## Written instruction 1
From the snowblower thread, list every company or brand name mentioned, whether as a machine maker, an engine maker, or a possible transmission maker.
## Written instruction 2
Translate this sentence from the snowblower thread into Spanish: "I always wanted a machine that had the Tecumseh 13 horsepower engine, as it was the biggest they ever made."
## Written instruction 3
Carry on the snowblower thread from the point where it stops.

# Toro Powershift 1332 that I got for $150. Newest addition to the fleet.



## Dusty (Dec 13, 2018)

Hey all. About 2 months ago I picked up this Toro Powershift 1332. I couldn't pass it up, because I managed to get it for $150 and its in descent shape and is fully operational. I always wanted a machine that had the Tecumseh 13 horsepower engine, as it was the biggest they ever made. From what I understand, these are some of the best snowblowers Toro ever made and in general one of the better snowblower ever made. From what I understand these machines were close to $3000 new at the end.
I also understand if you want you can get a differntial kit for these monsters. Is it worth getting it?
How well do the tires grab on these machines? Chains arent necessary right?
What is the overall opinion on these units for those who own and use them? I saw the Undertaker really likes them. How well does that powershift perform? Was the 32 the widest one they made? Or did they go to 36 like Ariens does. I am very impressed with the heavy duty transmission it has instead of a friction disk, I know Ariens only offers those on their commercial blowers and they are big bucks. Who made the trans, peerless, general? I couldn't see going above 32, but am curious as if to they made a 36. Thanks. Was it a good buy? I think so, can't wait to flex its muscles this winter.
The only thing I can see is the auger was repainted and it was oversprayed onto the sides inside, that will be addressed. How well do the drum style augers la king shear bolts perform, is their ever been an issue with that? The unit had a ton of torque, I had the bucket in the air, in fourth I went to move in fourth and thst machine pulled me hard as it came down! Thanks all.


----------



## UNDERTAKER (Dec 30, 2013)

* That already has the diffy kit in it. 32 was the widest they made. TORO Does not use THOSE BLOODY FREAKING SHEER PINS. Grade 5 or Stainless steel which is the same as Grade 5. No you do not need chains on it those Tires will go through and over everything. Yeah they were around 3 grand at the end. *


----------



## Dusty (Dec 13, 2018)

## Provided records
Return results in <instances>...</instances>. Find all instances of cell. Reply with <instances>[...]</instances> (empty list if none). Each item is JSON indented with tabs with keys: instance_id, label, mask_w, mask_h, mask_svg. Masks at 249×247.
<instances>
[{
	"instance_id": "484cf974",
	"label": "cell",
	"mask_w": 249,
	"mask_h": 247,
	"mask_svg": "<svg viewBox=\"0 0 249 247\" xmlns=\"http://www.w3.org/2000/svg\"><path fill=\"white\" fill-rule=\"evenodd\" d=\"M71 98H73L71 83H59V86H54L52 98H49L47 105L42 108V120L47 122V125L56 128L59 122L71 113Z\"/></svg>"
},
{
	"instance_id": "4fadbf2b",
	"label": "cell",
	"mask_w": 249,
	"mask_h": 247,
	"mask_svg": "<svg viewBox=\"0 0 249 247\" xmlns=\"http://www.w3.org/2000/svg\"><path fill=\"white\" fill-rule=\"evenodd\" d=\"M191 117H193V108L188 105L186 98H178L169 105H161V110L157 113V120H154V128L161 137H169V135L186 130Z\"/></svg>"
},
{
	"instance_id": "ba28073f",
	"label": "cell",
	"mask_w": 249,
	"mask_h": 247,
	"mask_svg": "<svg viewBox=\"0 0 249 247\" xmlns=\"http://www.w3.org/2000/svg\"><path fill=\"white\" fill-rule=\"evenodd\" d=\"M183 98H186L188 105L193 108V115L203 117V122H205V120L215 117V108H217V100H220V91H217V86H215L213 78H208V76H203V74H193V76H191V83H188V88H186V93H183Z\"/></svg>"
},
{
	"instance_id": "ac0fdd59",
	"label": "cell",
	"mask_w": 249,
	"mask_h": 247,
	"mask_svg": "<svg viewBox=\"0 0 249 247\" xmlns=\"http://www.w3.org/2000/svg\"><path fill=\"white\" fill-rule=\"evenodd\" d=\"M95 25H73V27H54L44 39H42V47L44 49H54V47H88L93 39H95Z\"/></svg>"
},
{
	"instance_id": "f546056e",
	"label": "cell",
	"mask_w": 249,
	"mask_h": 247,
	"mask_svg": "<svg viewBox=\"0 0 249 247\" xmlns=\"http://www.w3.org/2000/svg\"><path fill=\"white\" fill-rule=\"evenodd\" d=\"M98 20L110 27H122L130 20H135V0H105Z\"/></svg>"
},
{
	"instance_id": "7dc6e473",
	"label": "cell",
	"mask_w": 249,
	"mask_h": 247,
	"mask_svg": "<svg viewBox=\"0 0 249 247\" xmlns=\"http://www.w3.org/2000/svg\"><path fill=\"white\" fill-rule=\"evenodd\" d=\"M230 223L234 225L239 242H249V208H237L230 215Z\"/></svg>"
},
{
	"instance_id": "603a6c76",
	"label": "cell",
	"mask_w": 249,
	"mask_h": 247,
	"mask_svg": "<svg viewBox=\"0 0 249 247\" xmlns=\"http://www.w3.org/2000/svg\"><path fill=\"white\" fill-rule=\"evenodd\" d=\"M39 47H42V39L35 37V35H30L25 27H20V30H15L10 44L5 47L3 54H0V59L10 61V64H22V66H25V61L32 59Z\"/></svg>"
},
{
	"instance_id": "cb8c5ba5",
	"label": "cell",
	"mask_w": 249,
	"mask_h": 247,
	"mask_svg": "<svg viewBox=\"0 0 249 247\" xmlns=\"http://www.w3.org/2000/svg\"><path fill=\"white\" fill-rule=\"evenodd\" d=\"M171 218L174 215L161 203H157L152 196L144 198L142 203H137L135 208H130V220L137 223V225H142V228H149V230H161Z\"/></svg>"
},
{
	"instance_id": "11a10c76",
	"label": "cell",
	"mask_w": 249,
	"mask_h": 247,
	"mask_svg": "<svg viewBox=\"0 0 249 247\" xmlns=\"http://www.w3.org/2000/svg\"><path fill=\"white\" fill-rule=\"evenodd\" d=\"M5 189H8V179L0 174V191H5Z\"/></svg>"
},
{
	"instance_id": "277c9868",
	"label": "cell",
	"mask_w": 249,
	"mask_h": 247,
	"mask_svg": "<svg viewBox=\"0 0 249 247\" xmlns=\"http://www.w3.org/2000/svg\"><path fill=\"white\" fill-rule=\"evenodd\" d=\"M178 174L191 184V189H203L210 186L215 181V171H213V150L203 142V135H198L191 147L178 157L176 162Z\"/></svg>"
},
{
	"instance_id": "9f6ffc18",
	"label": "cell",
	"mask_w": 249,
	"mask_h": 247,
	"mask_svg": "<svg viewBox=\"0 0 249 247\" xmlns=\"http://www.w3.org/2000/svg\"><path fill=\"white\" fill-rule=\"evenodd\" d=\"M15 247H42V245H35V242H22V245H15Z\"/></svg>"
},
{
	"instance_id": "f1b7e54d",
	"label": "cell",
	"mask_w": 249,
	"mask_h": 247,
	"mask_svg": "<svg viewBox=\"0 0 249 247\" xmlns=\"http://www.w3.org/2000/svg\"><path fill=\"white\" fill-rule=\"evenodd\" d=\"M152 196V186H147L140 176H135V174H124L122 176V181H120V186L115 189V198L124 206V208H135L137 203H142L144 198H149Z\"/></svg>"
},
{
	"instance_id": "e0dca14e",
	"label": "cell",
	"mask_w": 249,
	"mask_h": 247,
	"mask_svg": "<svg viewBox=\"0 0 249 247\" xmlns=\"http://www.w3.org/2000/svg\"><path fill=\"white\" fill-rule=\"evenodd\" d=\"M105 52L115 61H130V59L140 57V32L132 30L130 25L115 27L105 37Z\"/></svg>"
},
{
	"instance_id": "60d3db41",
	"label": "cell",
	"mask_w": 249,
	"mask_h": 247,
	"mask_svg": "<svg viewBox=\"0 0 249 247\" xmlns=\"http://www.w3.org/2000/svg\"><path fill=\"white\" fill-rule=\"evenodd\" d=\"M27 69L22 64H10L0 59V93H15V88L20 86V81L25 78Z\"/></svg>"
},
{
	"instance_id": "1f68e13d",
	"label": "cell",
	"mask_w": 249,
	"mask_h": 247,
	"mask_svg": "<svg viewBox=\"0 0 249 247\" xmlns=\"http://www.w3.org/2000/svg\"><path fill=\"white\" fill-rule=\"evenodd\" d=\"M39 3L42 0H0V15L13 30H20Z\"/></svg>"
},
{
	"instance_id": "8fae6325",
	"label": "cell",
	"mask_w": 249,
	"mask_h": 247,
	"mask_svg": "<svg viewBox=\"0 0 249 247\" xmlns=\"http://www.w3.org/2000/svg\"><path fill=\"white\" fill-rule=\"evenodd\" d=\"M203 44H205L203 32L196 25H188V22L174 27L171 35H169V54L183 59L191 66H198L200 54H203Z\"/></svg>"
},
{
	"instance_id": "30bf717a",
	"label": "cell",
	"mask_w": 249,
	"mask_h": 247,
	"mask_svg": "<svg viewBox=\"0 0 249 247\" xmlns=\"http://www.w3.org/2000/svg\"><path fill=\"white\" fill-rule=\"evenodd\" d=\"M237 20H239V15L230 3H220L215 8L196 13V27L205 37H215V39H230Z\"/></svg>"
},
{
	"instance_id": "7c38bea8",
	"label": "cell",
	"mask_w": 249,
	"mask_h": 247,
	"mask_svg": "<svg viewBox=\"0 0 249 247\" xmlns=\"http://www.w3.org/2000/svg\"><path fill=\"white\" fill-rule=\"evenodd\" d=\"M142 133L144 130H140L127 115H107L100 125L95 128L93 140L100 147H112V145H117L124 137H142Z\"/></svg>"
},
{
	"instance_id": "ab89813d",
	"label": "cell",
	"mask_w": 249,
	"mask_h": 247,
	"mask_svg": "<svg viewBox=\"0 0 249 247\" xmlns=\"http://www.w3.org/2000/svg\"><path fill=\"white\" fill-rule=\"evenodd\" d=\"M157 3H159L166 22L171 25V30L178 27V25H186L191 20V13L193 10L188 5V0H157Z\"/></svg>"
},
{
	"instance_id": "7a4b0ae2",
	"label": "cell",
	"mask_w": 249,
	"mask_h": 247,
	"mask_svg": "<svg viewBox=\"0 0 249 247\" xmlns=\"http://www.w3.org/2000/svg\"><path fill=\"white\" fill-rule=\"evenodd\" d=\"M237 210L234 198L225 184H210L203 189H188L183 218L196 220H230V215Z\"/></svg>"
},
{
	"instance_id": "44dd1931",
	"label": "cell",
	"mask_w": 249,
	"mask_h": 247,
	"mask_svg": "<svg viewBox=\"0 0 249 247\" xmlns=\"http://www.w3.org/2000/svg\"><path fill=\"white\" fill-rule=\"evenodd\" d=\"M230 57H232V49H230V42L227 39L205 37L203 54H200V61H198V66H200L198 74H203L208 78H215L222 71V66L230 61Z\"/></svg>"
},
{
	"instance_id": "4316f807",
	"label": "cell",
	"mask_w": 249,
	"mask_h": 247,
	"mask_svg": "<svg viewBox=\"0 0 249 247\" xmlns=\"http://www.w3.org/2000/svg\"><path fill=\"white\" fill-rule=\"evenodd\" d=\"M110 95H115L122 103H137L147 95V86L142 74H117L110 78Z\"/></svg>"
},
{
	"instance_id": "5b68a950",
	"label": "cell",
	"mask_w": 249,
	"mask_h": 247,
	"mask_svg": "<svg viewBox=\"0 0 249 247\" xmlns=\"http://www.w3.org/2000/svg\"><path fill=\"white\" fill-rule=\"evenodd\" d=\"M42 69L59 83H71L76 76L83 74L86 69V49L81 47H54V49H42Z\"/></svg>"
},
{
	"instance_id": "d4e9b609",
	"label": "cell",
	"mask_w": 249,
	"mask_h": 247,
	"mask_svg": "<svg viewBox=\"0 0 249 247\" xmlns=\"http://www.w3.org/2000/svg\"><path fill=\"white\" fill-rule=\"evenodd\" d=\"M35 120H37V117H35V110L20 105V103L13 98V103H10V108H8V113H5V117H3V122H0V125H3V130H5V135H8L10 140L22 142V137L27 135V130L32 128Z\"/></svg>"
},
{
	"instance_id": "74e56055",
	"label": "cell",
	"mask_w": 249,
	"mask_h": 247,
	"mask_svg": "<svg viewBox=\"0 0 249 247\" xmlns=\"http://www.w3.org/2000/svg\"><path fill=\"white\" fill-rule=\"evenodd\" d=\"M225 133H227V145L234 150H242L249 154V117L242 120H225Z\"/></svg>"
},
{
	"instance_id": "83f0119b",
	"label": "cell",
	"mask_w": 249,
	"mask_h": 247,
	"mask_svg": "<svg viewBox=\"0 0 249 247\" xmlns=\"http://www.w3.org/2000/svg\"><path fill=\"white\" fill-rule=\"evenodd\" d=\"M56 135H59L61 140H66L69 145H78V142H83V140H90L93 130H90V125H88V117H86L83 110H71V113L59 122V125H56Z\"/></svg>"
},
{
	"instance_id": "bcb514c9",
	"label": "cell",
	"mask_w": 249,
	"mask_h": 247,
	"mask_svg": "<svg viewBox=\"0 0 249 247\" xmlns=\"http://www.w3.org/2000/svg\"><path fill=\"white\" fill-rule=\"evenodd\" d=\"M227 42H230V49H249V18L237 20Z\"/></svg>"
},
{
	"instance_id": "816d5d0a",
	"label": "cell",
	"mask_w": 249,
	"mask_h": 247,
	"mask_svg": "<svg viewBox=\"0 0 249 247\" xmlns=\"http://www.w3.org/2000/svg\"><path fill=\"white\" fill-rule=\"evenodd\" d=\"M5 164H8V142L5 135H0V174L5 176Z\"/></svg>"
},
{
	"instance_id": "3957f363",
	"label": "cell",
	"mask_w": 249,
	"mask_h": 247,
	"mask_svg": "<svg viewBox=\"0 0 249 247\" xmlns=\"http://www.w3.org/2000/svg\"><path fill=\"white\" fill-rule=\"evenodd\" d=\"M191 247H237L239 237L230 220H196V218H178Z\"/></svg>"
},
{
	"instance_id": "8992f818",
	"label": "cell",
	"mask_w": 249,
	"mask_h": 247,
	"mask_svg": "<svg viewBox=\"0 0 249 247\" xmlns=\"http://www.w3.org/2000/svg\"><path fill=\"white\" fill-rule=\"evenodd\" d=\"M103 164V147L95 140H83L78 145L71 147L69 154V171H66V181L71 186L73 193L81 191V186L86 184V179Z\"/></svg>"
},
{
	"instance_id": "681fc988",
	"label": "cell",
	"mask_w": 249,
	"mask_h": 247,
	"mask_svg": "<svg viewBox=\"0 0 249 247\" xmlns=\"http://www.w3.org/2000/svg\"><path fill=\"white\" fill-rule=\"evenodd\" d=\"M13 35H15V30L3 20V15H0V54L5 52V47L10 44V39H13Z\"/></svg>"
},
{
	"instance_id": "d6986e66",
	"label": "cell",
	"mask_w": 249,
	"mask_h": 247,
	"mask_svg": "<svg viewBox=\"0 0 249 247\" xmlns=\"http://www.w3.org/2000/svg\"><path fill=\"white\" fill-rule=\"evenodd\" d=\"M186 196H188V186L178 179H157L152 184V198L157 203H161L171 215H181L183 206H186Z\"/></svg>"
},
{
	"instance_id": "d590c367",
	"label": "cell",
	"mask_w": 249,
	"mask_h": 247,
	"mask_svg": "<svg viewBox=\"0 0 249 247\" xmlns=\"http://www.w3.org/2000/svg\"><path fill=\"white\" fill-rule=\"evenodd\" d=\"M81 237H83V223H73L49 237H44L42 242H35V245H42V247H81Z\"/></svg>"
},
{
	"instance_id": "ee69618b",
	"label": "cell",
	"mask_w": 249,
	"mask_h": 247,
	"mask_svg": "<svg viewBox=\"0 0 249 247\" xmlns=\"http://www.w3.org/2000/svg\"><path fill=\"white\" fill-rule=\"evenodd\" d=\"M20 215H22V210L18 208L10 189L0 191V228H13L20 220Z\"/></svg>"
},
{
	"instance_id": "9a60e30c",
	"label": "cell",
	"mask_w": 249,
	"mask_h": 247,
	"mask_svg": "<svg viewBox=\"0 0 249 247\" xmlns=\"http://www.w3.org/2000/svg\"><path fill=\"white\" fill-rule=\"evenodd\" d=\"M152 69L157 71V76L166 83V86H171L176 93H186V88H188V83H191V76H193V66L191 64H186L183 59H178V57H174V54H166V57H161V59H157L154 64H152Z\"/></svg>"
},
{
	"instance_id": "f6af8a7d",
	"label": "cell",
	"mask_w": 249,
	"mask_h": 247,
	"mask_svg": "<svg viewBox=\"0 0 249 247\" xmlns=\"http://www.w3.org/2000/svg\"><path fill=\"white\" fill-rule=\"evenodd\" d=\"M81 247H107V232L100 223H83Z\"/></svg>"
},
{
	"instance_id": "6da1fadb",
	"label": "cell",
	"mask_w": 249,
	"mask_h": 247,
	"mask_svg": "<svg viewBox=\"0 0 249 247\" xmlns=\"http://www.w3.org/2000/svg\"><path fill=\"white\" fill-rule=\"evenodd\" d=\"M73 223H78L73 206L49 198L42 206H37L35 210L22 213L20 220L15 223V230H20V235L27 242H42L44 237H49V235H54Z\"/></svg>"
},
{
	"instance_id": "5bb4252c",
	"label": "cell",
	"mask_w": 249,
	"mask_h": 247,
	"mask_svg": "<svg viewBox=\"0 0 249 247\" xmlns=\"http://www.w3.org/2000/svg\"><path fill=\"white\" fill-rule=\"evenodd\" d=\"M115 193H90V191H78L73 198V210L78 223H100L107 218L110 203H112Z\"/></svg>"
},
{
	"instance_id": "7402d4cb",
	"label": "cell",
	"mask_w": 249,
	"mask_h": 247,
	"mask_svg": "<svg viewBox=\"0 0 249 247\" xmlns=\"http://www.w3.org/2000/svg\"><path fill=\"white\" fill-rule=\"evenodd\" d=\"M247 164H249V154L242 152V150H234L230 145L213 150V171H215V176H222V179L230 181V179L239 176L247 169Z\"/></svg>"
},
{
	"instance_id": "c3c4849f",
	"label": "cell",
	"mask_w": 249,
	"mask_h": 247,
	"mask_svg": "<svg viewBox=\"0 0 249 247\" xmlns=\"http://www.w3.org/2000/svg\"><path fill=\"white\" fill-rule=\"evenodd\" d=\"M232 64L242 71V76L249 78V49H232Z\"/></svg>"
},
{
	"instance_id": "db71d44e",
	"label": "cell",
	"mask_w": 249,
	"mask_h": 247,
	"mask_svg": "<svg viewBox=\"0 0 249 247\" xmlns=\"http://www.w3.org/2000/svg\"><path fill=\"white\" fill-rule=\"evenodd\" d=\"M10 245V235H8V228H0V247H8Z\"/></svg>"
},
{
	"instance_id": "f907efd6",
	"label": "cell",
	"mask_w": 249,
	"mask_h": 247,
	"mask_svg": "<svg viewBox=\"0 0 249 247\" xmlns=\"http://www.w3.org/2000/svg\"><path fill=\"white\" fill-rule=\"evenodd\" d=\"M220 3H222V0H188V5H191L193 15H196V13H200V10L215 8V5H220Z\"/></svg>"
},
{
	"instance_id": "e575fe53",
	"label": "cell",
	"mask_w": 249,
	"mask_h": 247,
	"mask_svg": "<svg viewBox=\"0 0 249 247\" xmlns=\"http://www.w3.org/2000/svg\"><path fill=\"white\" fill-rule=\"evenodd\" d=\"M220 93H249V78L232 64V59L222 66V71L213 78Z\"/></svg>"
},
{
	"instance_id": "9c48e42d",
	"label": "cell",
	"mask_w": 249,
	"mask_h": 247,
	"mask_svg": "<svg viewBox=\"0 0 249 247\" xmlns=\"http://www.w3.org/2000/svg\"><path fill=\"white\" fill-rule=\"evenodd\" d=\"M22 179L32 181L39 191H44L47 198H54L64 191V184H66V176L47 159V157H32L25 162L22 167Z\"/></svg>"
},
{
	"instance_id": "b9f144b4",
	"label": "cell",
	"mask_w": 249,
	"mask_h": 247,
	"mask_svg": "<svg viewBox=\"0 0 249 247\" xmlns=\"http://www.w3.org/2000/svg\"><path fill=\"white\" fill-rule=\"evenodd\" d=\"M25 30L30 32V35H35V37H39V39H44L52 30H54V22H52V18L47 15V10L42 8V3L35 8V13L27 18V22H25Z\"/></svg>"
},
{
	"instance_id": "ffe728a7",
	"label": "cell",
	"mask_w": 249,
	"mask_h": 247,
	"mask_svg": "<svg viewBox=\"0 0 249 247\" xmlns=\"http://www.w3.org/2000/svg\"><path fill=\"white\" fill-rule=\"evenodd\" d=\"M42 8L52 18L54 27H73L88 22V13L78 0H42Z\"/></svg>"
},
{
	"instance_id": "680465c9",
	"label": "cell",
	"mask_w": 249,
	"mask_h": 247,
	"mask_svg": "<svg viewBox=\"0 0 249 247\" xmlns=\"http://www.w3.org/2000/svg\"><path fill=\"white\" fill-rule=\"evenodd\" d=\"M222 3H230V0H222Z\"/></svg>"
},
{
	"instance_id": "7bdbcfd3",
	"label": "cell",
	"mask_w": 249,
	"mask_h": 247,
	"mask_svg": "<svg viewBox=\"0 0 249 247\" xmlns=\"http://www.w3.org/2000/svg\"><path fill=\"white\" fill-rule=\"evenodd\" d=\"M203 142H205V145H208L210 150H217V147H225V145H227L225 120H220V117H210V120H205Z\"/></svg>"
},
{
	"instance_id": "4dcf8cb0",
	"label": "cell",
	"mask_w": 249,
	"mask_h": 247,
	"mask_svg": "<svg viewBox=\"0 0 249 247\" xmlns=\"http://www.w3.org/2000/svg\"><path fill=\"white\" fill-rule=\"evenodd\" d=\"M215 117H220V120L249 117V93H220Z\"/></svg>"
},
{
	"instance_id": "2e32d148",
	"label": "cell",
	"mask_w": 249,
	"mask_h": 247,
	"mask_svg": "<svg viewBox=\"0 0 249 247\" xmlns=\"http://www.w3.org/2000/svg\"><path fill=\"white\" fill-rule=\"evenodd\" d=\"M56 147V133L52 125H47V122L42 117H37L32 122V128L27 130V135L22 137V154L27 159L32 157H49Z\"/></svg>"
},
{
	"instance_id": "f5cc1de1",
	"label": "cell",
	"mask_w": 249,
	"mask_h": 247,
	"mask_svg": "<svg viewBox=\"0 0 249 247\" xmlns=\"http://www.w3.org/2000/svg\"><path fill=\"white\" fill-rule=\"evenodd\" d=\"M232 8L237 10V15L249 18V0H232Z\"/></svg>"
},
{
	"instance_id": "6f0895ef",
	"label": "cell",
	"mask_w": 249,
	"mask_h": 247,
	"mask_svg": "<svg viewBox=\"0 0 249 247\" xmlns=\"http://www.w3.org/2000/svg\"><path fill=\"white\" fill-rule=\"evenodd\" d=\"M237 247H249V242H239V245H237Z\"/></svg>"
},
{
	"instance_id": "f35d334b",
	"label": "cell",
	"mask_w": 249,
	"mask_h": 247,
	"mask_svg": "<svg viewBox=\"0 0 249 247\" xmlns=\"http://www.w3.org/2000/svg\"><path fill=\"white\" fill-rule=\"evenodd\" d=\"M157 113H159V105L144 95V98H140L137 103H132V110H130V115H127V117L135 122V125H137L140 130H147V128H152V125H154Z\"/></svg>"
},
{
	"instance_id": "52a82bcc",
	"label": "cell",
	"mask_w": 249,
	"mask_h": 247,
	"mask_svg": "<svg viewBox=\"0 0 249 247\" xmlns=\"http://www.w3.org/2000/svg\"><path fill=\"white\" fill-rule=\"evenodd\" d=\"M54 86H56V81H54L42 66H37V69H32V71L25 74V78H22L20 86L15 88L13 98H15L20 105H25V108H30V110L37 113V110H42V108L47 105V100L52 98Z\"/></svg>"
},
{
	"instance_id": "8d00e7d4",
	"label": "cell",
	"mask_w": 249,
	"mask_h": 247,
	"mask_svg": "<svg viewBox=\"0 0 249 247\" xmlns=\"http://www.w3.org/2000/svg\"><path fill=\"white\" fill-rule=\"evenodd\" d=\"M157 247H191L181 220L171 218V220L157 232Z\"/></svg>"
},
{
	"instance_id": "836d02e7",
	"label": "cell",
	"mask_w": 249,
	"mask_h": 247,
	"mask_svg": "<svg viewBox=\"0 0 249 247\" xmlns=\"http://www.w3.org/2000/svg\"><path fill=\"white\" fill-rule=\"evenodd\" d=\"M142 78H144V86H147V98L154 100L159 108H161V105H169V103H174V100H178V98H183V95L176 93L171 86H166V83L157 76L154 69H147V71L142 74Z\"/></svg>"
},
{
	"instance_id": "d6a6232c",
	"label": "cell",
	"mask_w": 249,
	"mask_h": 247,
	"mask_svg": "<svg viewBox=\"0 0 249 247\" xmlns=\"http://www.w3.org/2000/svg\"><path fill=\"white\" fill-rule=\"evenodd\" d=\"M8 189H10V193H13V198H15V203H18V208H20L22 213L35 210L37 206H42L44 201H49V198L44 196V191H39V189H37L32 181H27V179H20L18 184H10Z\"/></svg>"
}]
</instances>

## Task output 1
Toro, Tecumseh, Ariens, Peerless, General

## Task output 2
Siempre quise una máquina que tuviera el motor Tecumseh de 13 caballos de fuerza, ya que era el más grande que jamás fabricaron.

## Task output 3
POWERSHIFT93 said:


> * That already has the diffy kit in it. 32 was the widest they made. TORO Does not use THOSE BLOODY FREAKING SHEER PINS. Grade 5 or Stainless steel which is the same as Grade 5. No you do not need chains on it those Tires will go through and over everything. Yeah they were around 3 grand at the end. *


Glad to hear it already has the diff kit, good. I will be adding an LED headlight to it.
How well does this tank perform? I see they say it throws up to 40 feet. If I go thru 2 feet of heavy wet snow at the EOD, does it bog or keep asking for more?
Only thing I wish it had was the T handle to control deflector throwing distance. I will probably add one as I have a spare T handle laying around. Hows that Tranny bulletproof, who made the Trans? Thanks, undertaker, or should I say powershift93 lol. I see you like these a lot. Does anyone come close to these machine's or are they the true king in your opinion. Yea I really cant wait to try this beast, I hope we get a good snowfall this winter, i know its early yet. I do some snow removal, this will lead the pack, behind my other units.
Since its using grafe 8 bolts, if a newspaper jams inside, what just remove the bolts so the auger turns free to get it out? Also if I were to hit something hard, lacking shear bolts the augers wont get bent or the gear box wont take on damage. Thats my only true concern using this commercially, ovjects I can't see because I'm not familiar with the layout, newspapers being the biggest issue...


----------



## UNDERTAKER (Dec 30, 2013)

Dusty said:


> Glad to hear it already has the diff kit, good. I will be adding an LED headlight to it.
> How well does this tank perform? I see they say it throws up to 40 feet. If I go thru 2 feet of heavy wet snow at the EOD, does it bog or keep asking for more?
> Only thing I wish it had was the T handle to control deflector throwing distance. I will probably add one as I have a spare T handle laying around. Hows that Tranny bulletproof, who made the Trans? Thanks, undertaker, or should I say powershift93 lol. I see you like these a lot. Does anyone come close to these machine's or are they the true king in your opinion. Yea I really cant wait to try this beast, I hope we get a good snowfall this winter, i know its early yet. I do some snow removal, this will lead the pack, behind my other units.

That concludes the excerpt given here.